3rd Prime Minister of Gabon
- In office 3 May 1990 – 2 November 1994
- President: Omar Bongo
- Preceded by: Léon Mébiame
- Succeeded by: Paulin Obame-Nguema

Personal details
- Born: Casimir Marie Ange Oyé-Mba 20 April 1942 Nzamaligué, French Equatorial Africa (present day Gabon)
- Died: 16 September 2021 (aged 79) Paris, France
- Party: National Union (since 10 February 2010)
- Other political affiliations: Gabonese Democratic Party (1973–2009) Gabonese Union for Democracy and Development (8–10 February 2010)

= Casimir Oyé-Mba =

Gabonese politician (1942–2021)

Casimir Marie Ange Oyé-Mba (20 April 1942 – 16 September 2021) was a Gabonese politician. After serving as Governor of the Bank of Central African States (BEAC) from 1978 to 1990, Oyé-Mba was Prime Minister of Gabon from 3 May 1990 to 2 November 1994. Subsequently, he remained in the government as Minister of State for Foreign Affairs from 1994 to 1999, Minister of State for Planning from 1999 to 2007, and Minister of State for Mines and Oil from 2007 to 2009.

==Early life and financial career==
A member of the Fang ethnic group, Casimir Oyé-Mba was born in Nzamaligué, located in the Komo-Mondah Department of Estuaire Province.

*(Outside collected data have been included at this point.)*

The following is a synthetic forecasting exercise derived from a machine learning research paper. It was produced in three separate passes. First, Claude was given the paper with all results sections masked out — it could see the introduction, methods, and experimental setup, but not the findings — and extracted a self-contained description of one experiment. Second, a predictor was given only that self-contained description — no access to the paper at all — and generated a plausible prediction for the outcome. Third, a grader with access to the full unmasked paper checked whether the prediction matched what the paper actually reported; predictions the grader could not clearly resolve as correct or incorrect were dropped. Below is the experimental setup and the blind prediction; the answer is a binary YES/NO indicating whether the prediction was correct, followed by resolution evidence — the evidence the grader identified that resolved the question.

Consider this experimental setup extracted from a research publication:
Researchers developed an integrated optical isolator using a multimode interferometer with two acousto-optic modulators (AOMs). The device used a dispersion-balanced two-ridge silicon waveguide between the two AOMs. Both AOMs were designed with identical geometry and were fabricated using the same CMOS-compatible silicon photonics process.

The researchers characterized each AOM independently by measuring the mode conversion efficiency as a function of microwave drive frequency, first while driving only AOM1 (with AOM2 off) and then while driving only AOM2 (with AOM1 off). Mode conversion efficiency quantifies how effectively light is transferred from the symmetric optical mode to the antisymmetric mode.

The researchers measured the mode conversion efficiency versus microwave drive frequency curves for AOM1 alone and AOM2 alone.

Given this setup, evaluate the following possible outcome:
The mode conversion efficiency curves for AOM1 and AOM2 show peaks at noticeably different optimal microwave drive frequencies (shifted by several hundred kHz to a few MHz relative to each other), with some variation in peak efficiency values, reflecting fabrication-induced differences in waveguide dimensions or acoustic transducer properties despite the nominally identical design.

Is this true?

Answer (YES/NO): NO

After completing his secondary education (baccalauréat) in Gabon, Oyé-Mba went to France for higher education. He first completed a bachelor's degree (licence) in Law and Political Science at the University of Rennes. Next, he obtained a Diploma of Specialized Studies (DESS) at the Faculty of Law of Paris, and defended his doctorate thesis at the same institution in 1969. His thesis topic was the legal problems posed by the exploitation of subsoil in Gabon. He finished his studies by taking a degree in finance at the Center for Economic and Banking Studies (CEFEB), the school of the French Development Agency.

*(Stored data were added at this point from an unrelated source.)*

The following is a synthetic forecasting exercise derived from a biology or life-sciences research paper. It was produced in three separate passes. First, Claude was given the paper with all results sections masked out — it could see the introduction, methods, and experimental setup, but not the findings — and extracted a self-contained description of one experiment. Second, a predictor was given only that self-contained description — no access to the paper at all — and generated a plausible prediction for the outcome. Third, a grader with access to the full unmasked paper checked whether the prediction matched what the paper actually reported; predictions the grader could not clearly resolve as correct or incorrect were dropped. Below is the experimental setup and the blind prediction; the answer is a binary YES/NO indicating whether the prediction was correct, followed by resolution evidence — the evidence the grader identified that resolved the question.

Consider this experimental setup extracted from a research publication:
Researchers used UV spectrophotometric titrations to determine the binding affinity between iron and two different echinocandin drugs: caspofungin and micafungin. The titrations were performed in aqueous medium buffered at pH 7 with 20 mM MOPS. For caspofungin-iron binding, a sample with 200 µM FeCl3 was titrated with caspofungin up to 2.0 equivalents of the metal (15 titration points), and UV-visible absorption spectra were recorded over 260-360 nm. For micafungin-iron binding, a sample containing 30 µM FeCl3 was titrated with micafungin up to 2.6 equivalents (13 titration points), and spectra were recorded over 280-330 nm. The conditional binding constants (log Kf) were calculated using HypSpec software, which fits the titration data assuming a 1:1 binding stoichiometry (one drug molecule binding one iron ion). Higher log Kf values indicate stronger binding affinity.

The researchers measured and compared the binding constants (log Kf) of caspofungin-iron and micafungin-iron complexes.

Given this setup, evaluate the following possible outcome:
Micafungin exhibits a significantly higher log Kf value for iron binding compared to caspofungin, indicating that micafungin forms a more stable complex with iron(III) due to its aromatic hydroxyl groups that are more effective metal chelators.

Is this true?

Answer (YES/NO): NO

Oyé-Mba joined the Central Bank of the States of Equatorial Africa and Cameroon (BCEAEC) in January 1968; in January 1970, he became deputy director of its agency in Libreville, Gabon, and in April 1970 he became director of the Libreville agency. In 1973, when the BCEAEC became the Bank of Central African States (BEAC), Oyé-Mba became its National Director for Gabon, and in January 1977 he became Assistant Director-General of BEAC at its headquarters in Yaoundé, Cameroon. In April 1978, he became Governor of BEAC, remaining in this post until 1990.

==Political career==

Following the 1990 National Conference in Gabon, Oyé-Mba was appointed Prime Minister of Gabon on 27 April 1990. In the parliamentary election held later in 1990, he won a seat in the National Assembly from Komo-Mondah Department in Estuaire Province, and following the election he was retained as prime minister in November 1990. In the December 1993 presidential election, which was won by incumbent President Omar Bongo, Oyé-Mba was Bongo's campaign manager; after the election, he resigned on 11 March 1994, but Bongo reappointed him on 13 March, and a new government headed by Oyé-Mba was named on 25 March. Following the signing of an agreement with the opposition later that year, Oyé-Mba and his government resigned on 11 October 1994 and were replaced by a new coalition government headed by Paulin Obame-Nguema on 2 November. Oyé-Mba was included in Obame-Nguema's government as Minister of State for Foreign Affairs and Cooperation, and he served in that position until he was moved to the post of Minister of State for Planning, Development Programming and Regional Planning in the government of Prime Minister Jean-François Ntoutoume Emane on 25 January 1999.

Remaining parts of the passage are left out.